-- BEGIN Reading text --

Use a vertical omni-directional antenna for both modes, actually all modes, and you will have the best of all possible worlds! I say this based on my own experience, as well as others who have worked a great deal of DX with vertically polarized antennas. For about 31 years now I have used vertical omnis on this band to very good success. I’ve worked all 50 states, and four countries, most times running not more than about 100 watts of power.
I’m not knocking beam antennas such as Yagis or Cubical Quads, I have used them too! What I’m really saying though is that I have learned to put them up vertically polarized as opposed to using them in horizontal polarization. One station I can think of has worked all states more than twice over, as well as working all continents using a pair of vertical five element Yagi beams.
The reasoning behind this becomes more clear if you consider that propagation on this band is more often similar to that of an High Frequency (HF) band, rather than a VHF band. On bands like 2 Meters or 222 MHz., when you operate Single Sideband (SSB) you would probably be foolish not to use a horizontal antenna. In my experience on the Six Meter band, signal propagation comes in most times at an angle that is closer to the vertical plane, than it is to horizontal.
About the only time using a vertical antenna would be a disadvantage would be trying to talk to a horizontally polarized station within your “direct wave” range. This would be a station within about 50 miles of you. In this circumstance about an additional 20 Decibels of attenuation would be imposed between the cross polarized stations. In reality though all Six Meter stations should have an omni-directional vertical antenna. With such an antenna you will be aware of the prevailing activity on the band, even if you then switch to some other antenna to optimize that activity.

-- END Reading text --
-- BEGIN Rows --

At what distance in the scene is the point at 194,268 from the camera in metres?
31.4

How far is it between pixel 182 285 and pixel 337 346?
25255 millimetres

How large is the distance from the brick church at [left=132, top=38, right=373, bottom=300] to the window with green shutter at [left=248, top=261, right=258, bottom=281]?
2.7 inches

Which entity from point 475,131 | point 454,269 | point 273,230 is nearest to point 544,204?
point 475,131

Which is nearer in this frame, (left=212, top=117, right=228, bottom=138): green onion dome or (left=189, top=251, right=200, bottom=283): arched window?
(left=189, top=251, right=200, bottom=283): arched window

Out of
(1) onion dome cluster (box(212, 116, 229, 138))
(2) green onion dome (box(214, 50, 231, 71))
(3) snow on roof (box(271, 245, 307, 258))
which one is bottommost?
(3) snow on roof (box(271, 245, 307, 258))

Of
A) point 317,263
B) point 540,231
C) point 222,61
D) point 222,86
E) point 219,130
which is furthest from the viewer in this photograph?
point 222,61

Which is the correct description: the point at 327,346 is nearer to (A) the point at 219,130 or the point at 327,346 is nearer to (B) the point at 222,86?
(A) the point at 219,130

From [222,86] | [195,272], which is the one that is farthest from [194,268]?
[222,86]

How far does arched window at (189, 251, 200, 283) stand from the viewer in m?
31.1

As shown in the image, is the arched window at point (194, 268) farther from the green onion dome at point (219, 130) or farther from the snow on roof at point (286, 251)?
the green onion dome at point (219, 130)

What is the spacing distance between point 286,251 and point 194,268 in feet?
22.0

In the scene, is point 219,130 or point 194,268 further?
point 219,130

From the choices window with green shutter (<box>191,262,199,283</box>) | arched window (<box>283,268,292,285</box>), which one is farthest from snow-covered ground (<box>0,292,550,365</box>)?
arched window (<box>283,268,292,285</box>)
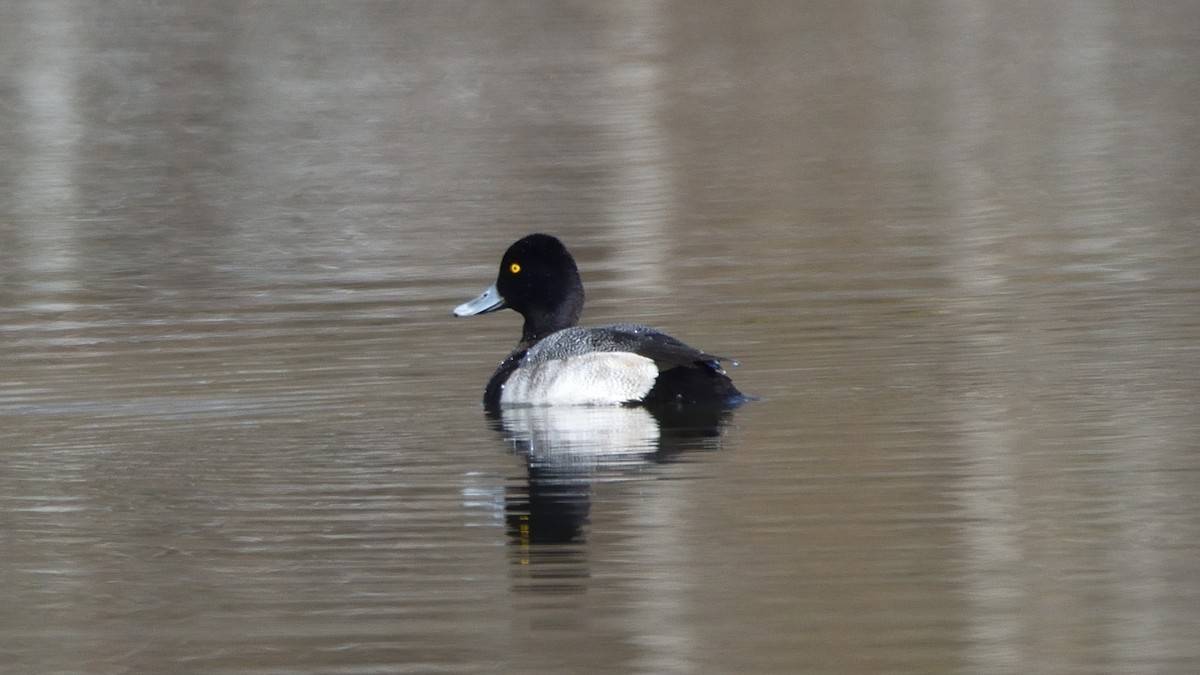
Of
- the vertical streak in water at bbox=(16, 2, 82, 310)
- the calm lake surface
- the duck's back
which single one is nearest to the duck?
the duck's back

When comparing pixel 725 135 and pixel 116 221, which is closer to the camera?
pixel 116 221

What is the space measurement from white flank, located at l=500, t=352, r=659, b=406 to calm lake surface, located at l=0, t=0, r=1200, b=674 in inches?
6.5

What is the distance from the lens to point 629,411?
11.8 m

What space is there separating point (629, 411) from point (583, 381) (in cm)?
39

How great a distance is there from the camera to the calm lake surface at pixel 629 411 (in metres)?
7.80

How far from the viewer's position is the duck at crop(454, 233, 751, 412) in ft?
38.0

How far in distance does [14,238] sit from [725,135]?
9886 mm

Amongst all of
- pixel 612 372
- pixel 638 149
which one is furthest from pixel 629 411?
pixel 638 149

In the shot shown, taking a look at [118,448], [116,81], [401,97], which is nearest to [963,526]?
[118,448]

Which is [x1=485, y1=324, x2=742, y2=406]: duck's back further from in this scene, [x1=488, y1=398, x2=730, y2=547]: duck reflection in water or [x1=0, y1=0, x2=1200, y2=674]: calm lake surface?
[x1=0, y1=0, x2=1200, y2=674]: calm lake surface

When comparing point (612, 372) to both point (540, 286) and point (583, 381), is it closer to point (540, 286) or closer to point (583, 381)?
point (583, 381)

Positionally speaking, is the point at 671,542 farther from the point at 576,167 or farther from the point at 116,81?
the point at 116,81

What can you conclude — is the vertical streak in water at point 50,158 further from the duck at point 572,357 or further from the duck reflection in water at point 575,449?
the duck reflection in water at point 575,449

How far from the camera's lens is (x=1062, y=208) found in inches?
768
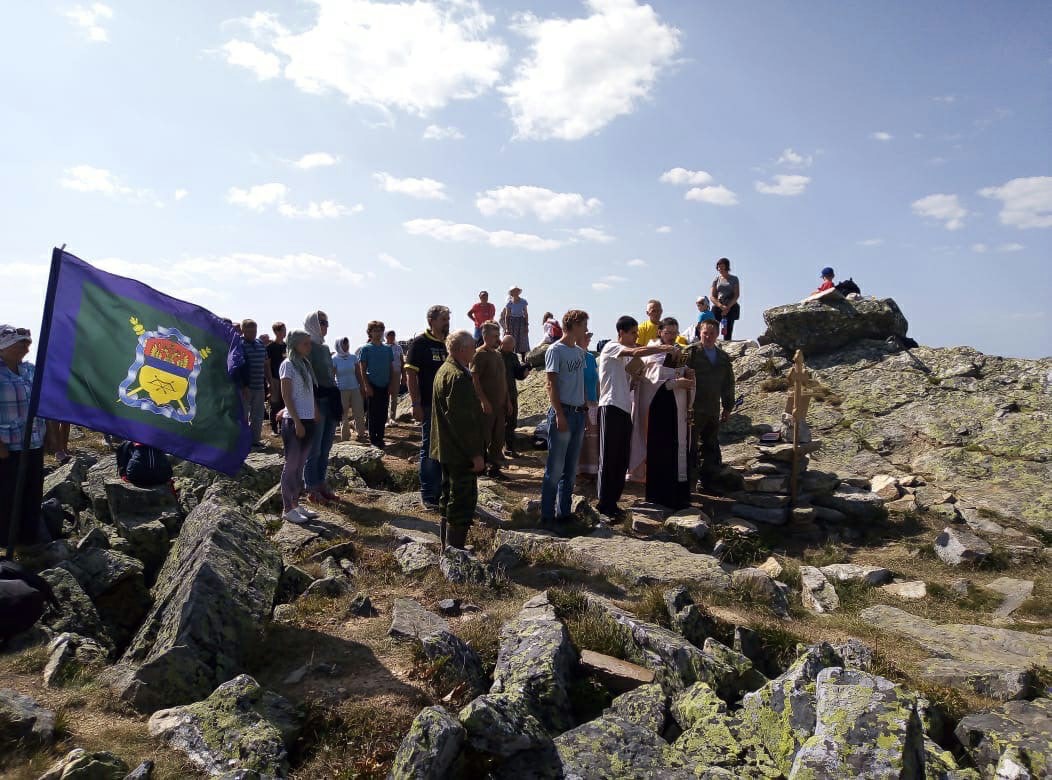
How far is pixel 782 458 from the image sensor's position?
34.4 ft

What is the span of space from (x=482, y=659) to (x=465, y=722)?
4.55 feet

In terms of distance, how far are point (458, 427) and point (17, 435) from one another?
4.14m

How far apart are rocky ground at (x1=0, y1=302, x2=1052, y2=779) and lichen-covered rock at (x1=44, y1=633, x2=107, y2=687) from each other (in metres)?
0.02

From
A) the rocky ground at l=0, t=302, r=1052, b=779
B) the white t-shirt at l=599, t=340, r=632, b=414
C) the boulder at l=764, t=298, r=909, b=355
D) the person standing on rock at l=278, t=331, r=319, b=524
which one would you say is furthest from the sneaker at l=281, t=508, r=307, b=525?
the boulder at l=764, t=298, r=909, b=355

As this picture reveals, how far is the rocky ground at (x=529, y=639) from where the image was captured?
3518 millimetres

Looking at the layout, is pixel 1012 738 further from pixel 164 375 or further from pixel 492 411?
pixel 164 375

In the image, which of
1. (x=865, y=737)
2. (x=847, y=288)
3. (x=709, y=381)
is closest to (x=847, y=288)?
(x=847, y=288)

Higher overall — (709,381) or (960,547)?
(709,381)

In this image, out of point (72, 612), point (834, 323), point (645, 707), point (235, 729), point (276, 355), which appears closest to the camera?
point (235, 729)

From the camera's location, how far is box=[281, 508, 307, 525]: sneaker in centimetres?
768

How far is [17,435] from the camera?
20.4 feet

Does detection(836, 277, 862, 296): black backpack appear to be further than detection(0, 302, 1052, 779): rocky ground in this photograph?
Yes

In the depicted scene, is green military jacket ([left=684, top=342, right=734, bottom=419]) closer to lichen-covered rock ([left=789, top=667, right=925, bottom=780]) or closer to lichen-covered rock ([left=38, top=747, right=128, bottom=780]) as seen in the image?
lichen-covered rock ([left=789, top=667, right=925, bottom=780])

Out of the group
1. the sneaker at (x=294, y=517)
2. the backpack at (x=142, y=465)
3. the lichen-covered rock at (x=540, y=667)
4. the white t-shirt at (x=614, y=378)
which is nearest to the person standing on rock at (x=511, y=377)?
the white t-shirt at (x=614, y=378)
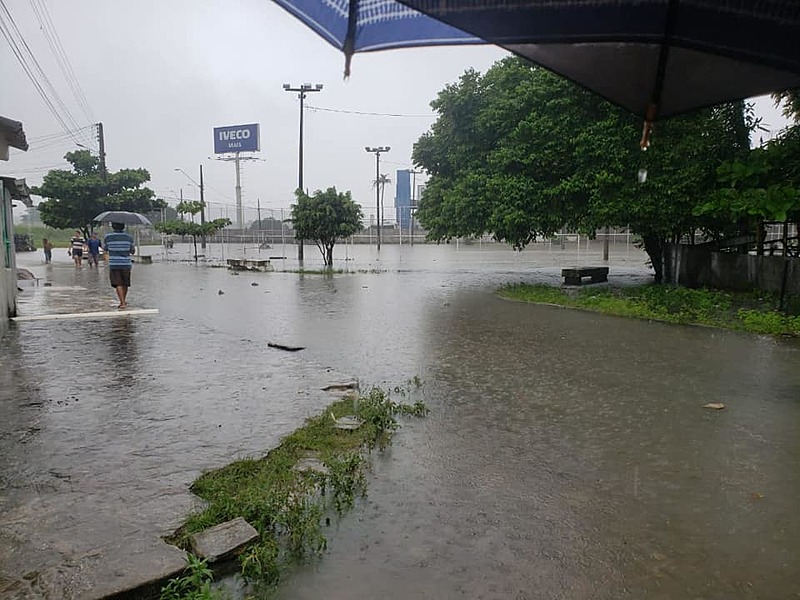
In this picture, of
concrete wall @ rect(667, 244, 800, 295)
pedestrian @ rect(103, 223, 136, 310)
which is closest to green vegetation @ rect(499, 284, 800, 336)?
concrete wall @ rect(667, 244, 800, 295)

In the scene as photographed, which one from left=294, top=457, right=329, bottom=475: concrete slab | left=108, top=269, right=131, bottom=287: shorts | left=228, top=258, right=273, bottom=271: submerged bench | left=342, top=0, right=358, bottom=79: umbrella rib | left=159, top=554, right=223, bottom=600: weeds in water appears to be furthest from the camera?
left=228, top=258, right=273, bottom=271: submerged bench

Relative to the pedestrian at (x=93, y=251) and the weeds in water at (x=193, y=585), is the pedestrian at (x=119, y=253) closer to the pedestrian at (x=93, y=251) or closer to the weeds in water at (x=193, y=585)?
the weeds in water at (x=193, y=585)

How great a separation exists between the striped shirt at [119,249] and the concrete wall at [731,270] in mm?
11928

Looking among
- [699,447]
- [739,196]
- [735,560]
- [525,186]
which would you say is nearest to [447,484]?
[735,560]

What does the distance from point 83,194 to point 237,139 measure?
33.1 m

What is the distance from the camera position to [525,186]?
587 inches

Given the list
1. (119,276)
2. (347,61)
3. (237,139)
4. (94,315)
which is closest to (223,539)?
(347,61)

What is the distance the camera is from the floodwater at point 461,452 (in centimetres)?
301

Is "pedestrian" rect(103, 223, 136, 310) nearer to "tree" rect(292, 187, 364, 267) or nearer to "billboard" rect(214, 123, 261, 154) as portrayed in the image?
"tree" rect(292, 187, 364, 267)

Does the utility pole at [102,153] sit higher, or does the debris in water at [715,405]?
the utility pole at [102,153]

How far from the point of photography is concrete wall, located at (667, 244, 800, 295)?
1232cm

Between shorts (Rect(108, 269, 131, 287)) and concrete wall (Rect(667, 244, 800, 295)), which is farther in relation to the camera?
concrete wall (Rect(667, 244, 800, 295))

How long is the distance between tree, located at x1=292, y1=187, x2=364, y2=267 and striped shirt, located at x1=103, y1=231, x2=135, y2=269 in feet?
41.9

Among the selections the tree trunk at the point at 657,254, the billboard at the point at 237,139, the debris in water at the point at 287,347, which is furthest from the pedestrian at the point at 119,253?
the billboard at the point at 237,139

-- END Rows --

[Objectives]:
a. In the passage on Six Meter antennas, how much additional attenuation is imposed between cross-polarized stations within direct-wave range?
b. Render this sentence from the passage on Six Meter antennas into Spanish: "This would be a station within about 50 miles of you."
c. Carry on the passage on Six Meter antennas, beginning after its final sentence.
The lines above come from a source separate from the passage on Six Meter antennas.

[Results for the exercise]:
a. About 20 decibels.

b. Se trataría de una estación situada a unas 50 millas de usted.

c.
So what sort of vertical omnis are desirable? Ground Planes work well, either the 5/8 wavelength variety or even simple 1/4 wavelength versions. These can often be fabricated from easily modified Citizens Band antennas. The venerable “J” antenna is though, probably both the simplest to build, and the best overall performer. One major reason the voltage fed “J” is nice is that it can be constructed to provide enough bandwidth to utilize almost all of the band. This allows you to have one antenna that can be used for FM, AM, SSB, or CW. So, what must be done to provide this wide bandwidth J antenna?
Bandwidth in an antenna is a function of the antenna’s circuit “Q”, or circuit “quality factor”. If the antenna provides the lowest possible reactance, the Q will be improved, and consequently so will bandwidth. To provide the lowest possible reactance, or Alternating Current (AC) resistance, we could either use large diameter conductors, or maybe plate the antenna with some nice low resistance conductive material like Silver. I think using fat large diameter tubing is probably the better and more economical approach!
Usually 3/4 inch diameter tubing is used for Six Meter “J” antennas. If this seems like a desirable mechanical configuration to you, here are the dimensions for such an antenna fabricated from copper tubing. Actually it uses 1/2 diameter tubing also but, hang in here with me, we’ll make use of this smaller diameter tubing in a later modification for higher frequency bands!
First, let me explain how we do these measurements! Start all your measurements from the top edge of the bottom of the antenna. This means the top edge at the bottom of the “Q-Line” or Linear Impedance matching transformer that is formed by the two parallel quarter wavelength tubes. So let’s get started by listing the parts you will need.
The “J” Shopping List
* One 10 foot length of 1/2 inch copper tubing
* Two 10 foot lengths of 3/4 inch copper tubing
* One 3/4 inch “T” fitting
* One 3/4 inch to 1/2 inch reducer
* One 3/4 inch elbow fitting
* Two 3 inch by 2 inch by 1/2 inch thick pieces of Plexiglas flat stock
* One coaxial SO-239 chassis mount connector, or maybe a chassis mount “N” connector
* 6 inches of #12 American Wire Gauge (AWG) THHN solid copper wire
* One ring type crimp-on terminal to attach to the connector’s flange
You will also need 4 appropriately sized screws, nuts and lockwashers for the connector and, also eight (8) 3/16 inch machine screws and lock nuts for mounting the Plexiglas plates.
[6mtrJ.gif] Putting This Puppy Together
Remember to clean and polish all these copper pieces, as well as the tip ends of the tubing that will fit onto them before soldering! Use non-acid solder!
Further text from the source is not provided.